### GIVEN EXERCISE
Copy every line from the one containing "How far removed" through the last line of the records below, both included, and nothing else.
-----
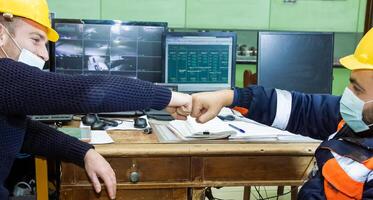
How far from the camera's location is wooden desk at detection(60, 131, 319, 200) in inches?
52.0

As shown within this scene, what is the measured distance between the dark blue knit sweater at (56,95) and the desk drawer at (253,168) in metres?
0.40

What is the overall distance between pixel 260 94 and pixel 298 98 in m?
0.13

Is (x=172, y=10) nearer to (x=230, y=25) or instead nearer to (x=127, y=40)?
(x=230, y=25)

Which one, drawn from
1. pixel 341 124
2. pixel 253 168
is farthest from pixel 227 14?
pixel 341 124

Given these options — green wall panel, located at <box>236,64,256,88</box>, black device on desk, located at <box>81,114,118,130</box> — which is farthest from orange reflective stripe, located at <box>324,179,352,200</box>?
green wall panel, located at <box>236,64,256,88</box>

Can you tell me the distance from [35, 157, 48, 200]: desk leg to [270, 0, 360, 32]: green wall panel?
2858 millimetres

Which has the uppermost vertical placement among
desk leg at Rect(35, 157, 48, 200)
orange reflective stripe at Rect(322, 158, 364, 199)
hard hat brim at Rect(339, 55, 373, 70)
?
hard hat brim at Rect(339, 55, 373, 70)

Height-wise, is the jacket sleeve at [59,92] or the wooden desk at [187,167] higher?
the jacket sleeve at [59,92]

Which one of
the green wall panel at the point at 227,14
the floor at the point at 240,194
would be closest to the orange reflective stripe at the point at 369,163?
the floor at the point at 240,194

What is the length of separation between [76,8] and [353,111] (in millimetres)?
2877

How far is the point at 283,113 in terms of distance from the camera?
4.13ft

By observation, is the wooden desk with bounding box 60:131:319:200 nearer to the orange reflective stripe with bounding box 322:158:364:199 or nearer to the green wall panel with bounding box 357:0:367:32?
the orange reflective stripe with bounding box 322:158:364:199

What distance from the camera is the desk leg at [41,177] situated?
134 cm

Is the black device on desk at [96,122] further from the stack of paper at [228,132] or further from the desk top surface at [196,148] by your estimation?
the stack of paper at [228,132]
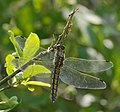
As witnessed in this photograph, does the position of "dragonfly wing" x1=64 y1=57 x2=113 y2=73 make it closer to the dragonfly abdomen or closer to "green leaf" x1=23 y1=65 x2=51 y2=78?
the dragonfly abdomen

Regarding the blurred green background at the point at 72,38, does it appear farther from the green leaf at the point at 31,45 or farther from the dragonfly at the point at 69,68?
the green leaf at the point at 31,45

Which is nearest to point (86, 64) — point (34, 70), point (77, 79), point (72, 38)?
point (77, 79)

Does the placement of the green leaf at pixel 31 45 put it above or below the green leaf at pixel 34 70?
above

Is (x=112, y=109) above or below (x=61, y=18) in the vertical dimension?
below

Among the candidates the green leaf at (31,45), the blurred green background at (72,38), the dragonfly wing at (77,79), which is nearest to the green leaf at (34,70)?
the green leaf at (31,45)

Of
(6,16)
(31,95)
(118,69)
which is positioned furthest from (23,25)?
(118,69)

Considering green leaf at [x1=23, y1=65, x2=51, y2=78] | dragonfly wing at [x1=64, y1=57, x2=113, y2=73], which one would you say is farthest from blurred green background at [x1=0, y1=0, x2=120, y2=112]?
green leaf at [x1=23, y1=65, x2=51, y2=78]

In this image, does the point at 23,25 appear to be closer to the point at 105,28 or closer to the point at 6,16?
the point at 6,16
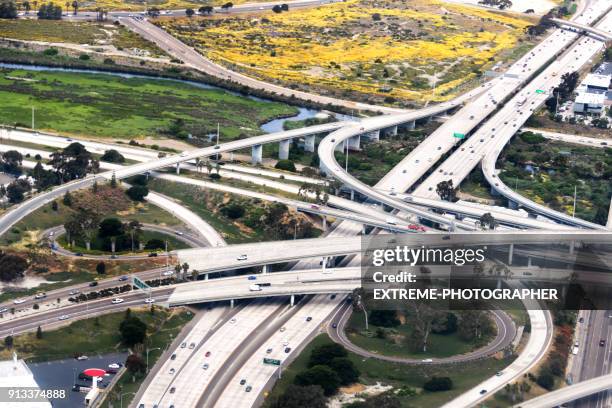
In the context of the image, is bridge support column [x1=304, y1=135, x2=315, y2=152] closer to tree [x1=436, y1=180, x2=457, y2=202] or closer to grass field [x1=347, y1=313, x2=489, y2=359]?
tree [x1=436, y1=180, x2=457, y2=202]

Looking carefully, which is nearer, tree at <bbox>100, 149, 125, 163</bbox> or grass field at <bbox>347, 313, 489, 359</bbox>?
grass field at <bbox>347, 313, 489, 359</bbox>

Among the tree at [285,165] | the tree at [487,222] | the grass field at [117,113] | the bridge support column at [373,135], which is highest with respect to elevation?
the grass field at [117,113]

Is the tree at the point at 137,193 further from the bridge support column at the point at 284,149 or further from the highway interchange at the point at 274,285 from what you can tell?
the bridge support column at the point at 284,149

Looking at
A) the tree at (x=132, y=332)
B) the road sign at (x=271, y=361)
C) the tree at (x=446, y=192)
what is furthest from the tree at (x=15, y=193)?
the tree at (x=446, y=192)

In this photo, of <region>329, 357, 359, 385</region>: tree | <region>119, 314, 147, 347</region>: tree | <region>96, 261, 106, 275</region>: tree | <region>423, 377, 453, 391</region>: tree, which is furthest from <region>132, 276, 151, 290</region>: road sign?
<region>423, 377, 453, 391</region>: tree

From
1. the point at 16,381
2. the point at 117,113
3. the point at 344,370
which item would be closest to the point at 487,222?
the point at 344,370

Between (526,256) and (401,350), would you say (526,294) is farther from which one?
(401,350)
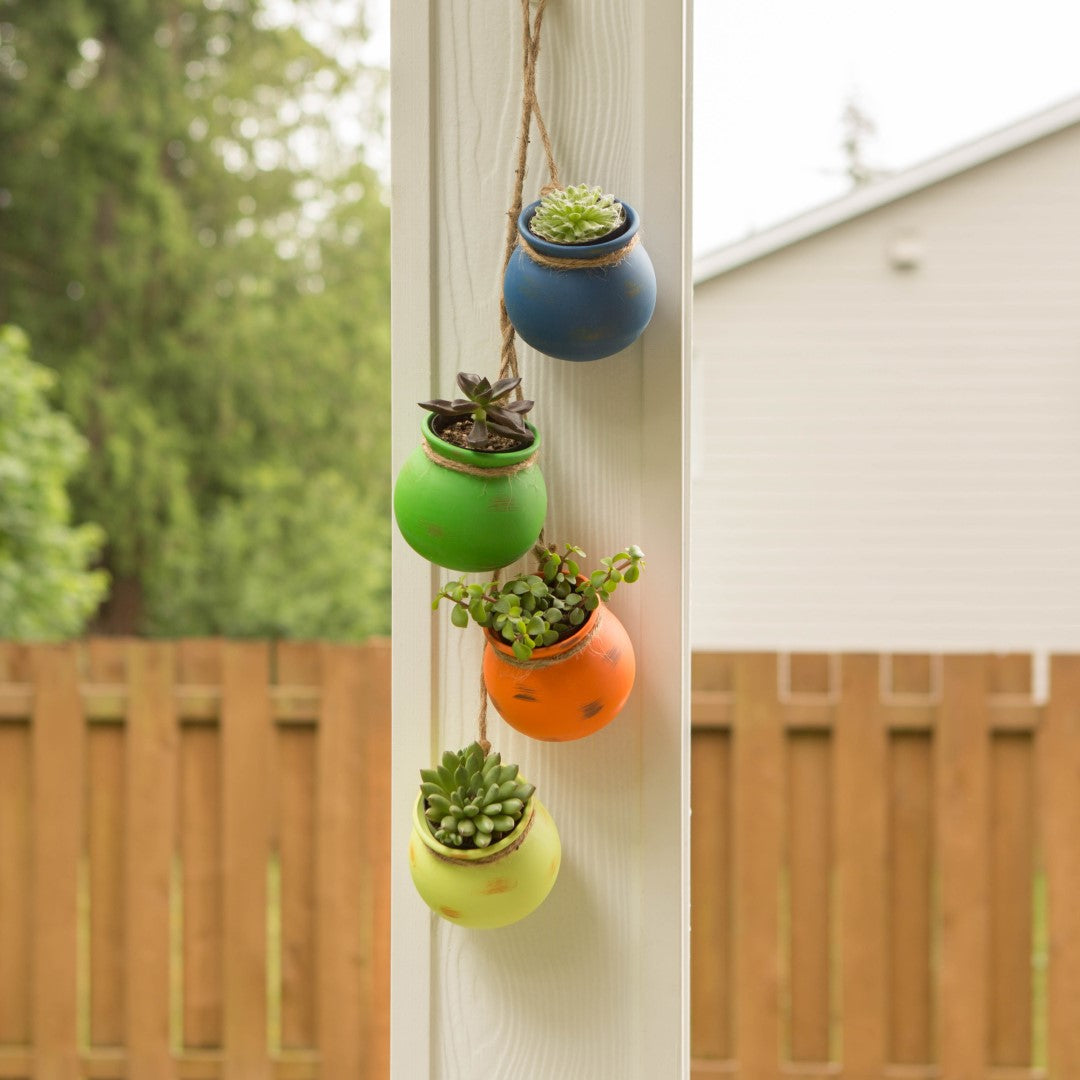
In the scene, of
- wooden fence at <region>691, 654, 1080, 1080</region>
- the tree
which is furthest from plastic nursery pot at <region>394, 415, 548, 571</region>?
wooden fence at <region>691, 654, 1080, 1080</region>

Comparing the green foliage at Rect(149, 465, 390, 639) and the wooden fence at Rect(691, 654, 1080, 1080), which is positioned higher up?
the green foliage at Rect(149, 465, 390, 639)

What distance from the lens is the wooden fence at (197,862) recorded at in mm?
1365

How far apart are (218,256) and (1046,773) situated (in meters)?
4.00

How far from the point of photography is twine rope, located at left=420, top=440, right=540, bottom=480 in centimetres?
41

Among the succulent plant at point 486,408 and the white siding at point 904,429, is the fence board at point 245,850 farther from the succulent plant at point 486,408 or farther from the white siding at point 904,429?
the succulent plant at point 486,408

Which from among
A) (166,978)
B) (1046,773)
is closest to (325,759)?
(166,978)

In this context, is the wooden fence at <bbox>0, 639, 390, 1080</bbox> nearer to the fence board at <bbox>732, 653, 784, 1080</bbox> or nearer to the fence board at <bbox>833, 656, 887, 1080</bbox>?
the fence board at <bbox>732, 653, 784, 1080</bbox>

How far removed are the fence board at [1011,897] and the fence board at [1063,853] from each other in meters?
0.03

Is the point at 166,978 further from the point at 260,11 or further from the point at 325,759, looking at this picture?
the point at 260,11

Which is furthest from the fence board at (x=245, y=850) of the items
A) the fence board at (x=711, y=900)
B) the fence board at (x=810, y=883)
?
the fence board at (x=810, y=883)

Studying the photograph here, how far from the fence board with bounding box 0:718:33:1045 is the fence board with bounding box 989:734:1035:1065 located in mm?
1406

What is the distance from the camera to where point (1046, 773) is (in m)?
1.26

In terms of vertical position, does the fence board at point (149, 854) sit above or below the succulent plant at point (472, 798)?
below

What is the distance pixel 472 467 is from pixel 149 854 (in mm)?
1224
-----
### RESPONSE TO THE EXERCISE
How far removed are the fence board at [1011,897] and the fence board at [1063,853] from each other in meters?
0.03

Is the point at 166,978 further from the point at 260,11 or further from the point at 325,759, looking at this picture?
the point at 260,11

Which is furthest from the fence board at (x=245, y=850) of the items
A) the fence board at (x=711, y=900)
B) the fence board at (x=810, y=883)
?
the fence board at (x=810, y=883)

Studying the photograph here, how far from the fence board with bounding box 0:718:33:1045 is the fence board with bounding box 989:734:1035:1065 located in mm?
1406

What is the distance from the camera to where point (1046, 773) is (in m)?
1.26

In terms of vertical position, does the fence board at point (149, 854) sit above or below the succulent plant at point (472, 798)?
below

What is the distance pixel 472 467 is from pixel 149 854 (in mm)?
1224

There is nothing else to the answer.